Geele, who Danish intelligence police say is linked to the Somali Islamist movement Al-Shebab, insisted he had “bought the axe to help a friend cut down a tree.”
“But I brought it with me to Aarhus because I was very angry with (Westergaard) and wanted to break down his door to talk with him,” acknowledged the defendant, who appeared calm and collected before the court, wearing a black sweater, jeans and glasses.
Geele, who had an obvious limp from injuries he sustained during his arrest, stressed that he was “a Muslim who follows the precepts of Islam and who prays and goes to the mosque.”
He said that he had wanted the cartoonist to stop “dirtying” the prophet and Muslims like himself.
On the night of January 1, 2010, the Somali “broke down the front door with an axe and destroyed the television set and computer in the living room, screaming in Danish that he was going to kill me because I had offended the Muslim prophet,” Westergaard told AFP on the eve of the trial.
The cartoonist, who was alone at home at the time with the five-year-old daughter of a friend, rushed into a bathroom that had been fortified and transformed into a panic room and called police.
Geele testified Wednesday that “in the beginning I did not want to enter because I heard the voice of a young girl and I didn’t want to traumatise her. I have (four) children myself. But then I decided to do it to scare the cartoonist, so he wouldn’t insult the prophet again.”
When police arrived, Geele came out wielding his axe and a knife. He was shot twice and placed under arrest.
Prosecutor Kristen Dyrman on Wednesday played recordings of Westergaard’s two frightened calls to police that night for the nine jury members.
“He is breaking down the door! It’s very violent. You must come immediately,” the cartoonist screamed, insisting: “You must come now or I won’t survive. He is going to kill me!”

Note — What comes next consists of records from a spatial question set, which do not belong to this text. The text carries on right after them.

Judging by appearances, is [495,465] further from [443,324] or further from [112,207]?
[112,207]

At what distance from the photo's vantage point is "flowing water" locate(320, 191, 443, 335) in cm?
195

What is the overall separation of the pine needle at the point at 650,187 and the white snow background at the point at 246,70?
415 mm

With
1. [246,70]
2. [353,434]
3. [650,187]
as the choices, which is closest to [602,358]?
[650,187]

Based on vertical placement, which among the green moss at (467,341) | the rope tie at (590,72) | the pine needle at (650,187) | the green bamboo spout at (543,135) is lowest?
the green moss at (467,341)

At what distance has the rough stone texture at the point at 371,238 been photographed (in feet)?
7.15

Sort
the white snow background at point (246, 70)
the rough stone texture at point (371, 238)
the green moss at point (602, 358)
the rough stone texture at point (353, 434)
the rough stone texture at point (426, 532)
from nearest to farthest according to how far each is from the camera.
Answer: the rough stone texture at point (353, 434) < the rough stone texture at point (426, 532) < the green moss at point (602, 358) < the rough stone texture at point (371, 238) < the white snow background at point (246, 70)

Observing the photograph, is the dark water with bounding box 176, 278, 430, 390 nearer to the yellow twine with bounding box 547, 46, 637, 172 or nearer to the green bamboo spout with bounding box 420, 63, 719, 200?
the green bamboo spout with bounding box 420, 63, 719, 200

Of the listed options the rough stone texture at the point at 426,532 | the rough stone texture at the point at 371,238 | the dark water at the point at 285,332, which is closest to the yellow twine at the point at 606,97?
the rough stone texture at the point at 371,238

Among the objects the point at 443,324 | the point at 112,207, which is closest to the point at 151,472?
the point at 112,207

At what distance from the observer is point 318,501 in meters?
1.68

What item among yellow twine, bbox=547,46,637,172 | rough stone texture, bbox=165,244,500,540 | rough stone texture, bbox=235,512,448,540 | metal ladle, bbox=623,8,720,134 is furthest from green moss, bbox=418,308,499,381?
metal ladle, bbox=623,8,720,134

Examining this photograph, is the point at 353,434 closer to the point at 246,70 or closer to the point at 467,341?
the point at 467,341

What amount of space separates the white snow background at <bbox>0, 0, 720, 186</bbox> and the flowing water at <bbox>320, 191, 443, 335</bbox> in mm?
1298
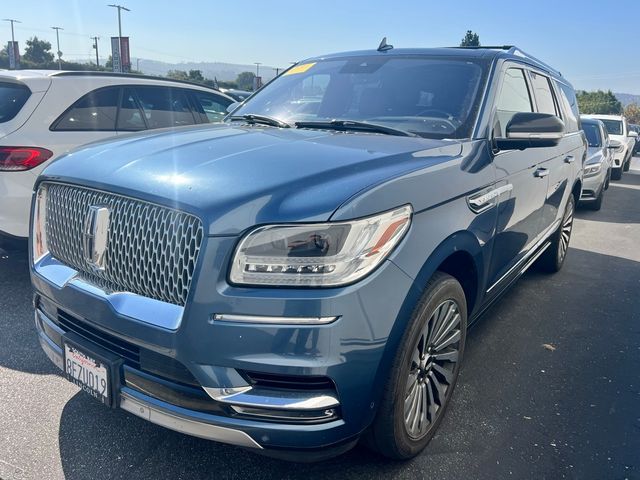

Before Geele took a train and taxi from his home in Copenhagen to Westergaard’s house in Viby, near Aarhus, he had “shaved his entire body and his clothes smelled strongly of perfume,” the prosecutor said, hinting that the man had performed a “ritual” often carried out by those who want to die as martyrs.
Geele rejected that hypothesis, insisting that if “I put on perfume and shave parts of my body, it is for hygenic reasons in line with Islam.”
As for the theory he wanted to “die as a martyr” by allowing himself to be shot dead by police, “it makes no sense. You do not become a martyr like that in Islam,” he said.
Dyrman also said police had found a computer at the Red Cross centre where Geele worked that he had used to conduct research on axes and to locate Westergaard’s home.
The cartoonist has faced numerous death threats since the publication of his drawing of the Prophet Mohammed wearing a turban shaped like a bomb with a lit fuse.
It appeared in the Jyllands-Posten daily on September 30, 2005 along with 11 other cartoons of the Muslim prophet, and sparked angry and even deadly protests across the Islamic world in early 2006.
Westergaard, who is scheduled to testify Thursday, told AFP Tuesday he thought his attacker would receive “a heavy prison sentence.”
“I do not want to excuse his actions, but I would really like to understand how he got to that point. Maybe he was manipulated,” he said.
Geele’s trial is set to last for nine days and the verdict is expected around the first week of February.